Die Bitcoin-Debatte bei Telepolis
Zu einer heftigen Kontroverse führte noch Ende Juli ein Beitrag des Wirtschaftswissenschaftlers Christian Kreiß zum Bitcoin. Kreiß prognostizierte bei Telepolis den unabwendbaren Kollaps der Kryptowährung, weil der Bitcoin "seit seiner Einführung 2009 immer mehr Strom" verbrauche. "Derzeit entspricht der Stromverbrauch etwa demjenigen der Schweiz oder der Niederlande oder dem von 30 Millionen deutschen Haushalten", so Kreiß, der mit dieser These nicht nur in der Telepolis-Leserschaft erheblichen Widerspruch provozierte.
Grund für den heftigen Gegenwind waren nicht nur die zugespitzten Thesen Kreiß‘ über "dramatisch steigende Stromkosten und die enormen Gewinne der früheren Einsteiger, die den Preis der Kryptowährung immer höher trieben".

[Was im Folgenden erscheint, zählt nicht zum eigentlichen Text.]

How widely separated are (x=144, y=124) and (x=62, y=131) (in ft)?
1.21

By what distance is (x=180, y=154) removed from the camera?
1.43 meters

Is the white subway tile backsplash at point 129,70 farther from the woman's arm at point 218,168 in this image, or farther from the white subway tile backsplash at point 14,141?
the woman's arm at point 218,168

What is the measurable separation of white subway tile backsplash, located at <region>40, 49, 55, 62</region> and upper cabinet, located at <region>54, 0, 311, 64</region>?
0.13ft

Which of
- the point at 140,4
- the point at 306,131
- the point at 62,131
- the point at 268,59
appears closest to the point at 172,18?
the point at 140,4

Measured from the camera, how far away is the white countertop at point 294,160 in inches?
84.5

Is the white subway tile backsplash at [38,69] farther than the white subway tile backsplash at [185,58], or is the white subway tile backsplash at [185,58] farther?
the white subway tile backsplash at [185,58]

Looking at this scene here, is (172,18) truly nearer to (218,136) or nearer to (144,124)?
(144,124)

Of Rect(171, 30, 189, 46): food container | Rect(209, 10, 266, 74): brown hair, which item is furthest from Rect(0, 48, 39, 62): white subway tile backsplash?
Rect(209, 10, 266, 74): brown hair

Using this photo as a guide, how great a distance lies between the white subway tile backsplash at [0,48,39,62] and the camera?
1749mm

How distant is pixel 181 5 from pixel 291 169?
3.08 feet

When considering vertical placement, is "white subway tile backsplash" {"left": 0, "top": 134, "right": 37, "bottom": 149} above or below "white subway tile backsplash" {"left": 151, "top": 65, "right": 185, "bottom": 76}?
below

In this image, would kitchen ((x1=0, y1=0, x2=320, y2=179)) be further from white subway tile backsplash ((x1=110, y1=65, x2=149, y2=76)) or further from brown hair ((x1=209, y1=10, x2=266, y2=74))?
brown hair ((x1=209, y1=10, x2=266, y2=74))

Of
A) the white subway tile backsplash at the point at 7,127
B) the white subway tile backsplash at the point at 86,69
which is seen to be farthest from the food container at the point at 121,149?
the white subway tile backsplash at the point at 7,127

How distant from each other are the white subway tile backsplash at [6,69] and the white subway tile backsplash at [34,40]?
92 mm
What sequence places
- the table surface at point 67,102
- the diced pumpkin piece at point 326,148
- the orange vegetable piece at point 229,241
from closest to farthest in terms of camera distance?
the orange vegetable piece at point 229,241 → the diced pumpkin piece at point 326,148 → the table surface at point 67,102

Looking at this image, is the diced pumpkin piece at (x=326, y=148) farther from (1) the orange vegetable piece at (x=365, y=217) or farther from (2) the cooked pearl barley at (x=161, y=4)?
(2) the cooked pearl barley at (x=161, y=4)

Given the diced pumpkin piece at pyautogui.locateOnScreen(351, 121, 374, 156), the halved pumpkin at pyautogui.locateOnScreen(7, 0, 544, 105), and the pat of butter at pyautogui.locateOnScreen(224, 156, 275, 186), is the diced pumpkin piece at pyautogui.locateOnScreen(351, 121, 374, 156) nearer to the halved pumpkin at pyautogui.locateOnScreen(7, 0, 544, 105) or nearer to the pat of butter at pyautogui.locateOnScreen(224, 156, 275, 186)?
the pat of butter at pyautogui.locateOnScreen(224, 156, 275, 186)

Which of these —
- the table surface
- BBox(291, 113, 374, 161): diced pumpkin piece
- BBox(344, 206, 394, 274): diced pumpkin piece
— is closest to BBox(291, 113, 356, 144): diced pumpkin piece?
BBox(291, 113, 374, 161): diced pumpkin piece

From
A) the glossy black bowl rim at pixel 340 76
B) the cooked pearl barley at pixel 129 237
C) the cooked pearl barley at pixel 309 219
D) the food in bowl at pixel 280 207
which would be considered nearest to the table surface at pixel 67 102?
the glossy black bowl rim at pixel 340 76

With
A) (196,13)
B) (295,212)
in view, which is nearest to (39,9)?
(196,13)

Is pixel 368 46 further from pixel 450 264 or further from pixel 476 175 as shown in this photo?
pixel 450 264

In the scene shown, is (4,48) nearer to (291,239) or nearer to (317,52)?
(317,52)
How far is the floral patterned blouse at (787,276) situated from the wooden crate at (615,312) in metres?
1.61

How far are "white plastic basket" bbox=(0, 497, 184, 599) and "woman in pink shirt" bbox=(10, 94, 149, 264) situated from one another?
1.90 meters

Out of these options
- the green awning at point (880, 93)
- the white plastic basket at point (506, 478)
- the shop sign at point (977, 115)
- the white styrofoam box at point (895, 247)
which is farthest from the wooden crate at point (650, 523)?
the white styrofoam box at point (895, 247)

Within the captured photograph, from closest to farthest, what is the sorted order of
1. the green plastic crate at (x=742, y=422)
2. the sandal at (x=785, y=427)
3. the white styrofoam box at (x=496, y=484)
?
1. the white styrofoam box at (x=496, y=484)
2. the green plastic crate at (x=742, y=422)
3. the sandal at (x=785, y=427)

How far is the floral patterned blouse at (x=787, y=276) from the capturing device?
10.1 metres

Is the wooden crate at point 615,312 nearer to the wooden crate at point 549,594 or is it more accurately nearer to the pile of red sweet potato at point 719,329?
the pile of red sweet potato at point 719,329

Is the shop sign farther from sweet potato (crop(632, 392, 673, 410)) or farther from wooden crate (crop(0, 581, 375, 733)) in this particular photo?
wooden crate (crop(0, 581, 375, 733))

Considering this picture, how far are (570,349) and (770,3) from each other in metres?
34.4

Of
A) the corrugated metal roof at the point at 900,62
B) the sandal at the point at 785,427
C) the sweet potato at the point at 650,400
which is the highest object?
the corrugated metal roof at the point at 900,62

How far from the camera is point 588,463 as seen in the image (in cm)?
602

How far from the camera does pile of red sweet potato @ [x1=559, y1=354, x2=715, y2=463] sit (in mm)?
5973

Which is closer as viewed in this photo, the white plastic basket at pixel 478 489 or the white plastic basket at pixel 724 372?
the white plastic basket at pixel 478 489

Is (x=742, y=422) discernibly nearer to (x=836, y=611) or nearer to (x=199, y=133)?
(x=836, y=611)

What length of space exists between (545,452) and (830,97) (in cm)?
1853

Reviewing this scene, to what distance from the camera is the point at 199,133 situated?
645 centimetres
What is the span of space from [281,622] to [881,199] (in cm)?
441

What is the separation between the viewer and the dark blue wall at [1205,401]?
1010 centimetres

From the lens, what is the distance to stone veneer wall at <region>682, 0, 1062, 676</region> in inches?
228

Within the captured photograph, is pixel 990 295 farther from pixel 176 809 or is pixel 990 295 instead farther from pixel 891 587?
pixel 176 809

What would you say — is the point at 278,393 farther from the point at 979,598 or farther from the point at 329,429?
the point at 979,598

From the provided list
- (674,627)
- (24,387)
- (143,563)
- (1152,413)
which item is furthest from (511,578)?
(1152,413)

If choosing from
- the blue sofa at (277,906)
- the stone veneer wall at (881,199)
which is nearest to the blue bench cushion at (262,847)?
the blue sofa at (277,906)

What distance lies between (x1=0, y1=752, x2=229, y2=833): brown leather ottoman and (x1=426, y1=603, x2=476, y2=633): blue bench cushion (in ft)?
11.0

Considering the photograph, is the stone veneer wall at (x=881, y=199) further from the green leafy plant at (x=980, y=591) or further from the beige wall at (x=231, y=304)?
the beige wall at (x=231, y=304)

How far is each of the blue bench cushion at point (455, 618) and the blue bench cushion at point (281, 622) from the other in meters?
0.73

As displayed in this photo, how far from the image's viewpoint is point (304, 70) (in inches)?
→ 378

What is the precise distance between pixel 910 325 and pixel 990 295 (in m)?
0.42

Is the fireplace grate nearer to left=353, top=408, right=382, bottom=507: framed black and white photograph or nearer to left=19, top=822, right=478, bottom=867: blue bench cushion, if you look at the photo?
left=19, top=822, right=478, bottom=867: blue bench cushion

Der Wirtschaftswissenschaftler sah gar ein "Schneeballsystem" und sagte voraus: "Der permanent wachsende Stromverbrauch ist ein Konstruktionsfehler von Bitcoin.
Das ließ der Diplom-Informatiker und Gründer des KILT Protocol, Ingo Rübe" so nicht stehen: "Der Stromverbrauch des Bitcoin-Netzwerks variiert mit dem Wert des Gesamtnetzwerks. Steigt der Wert aller Bitcoins an, nimmt mittelbar auch der Stromverbrauch zu. Sinkt aber der Wert des Netzwerks, dann reduziert sich auch der Stromverbrauch."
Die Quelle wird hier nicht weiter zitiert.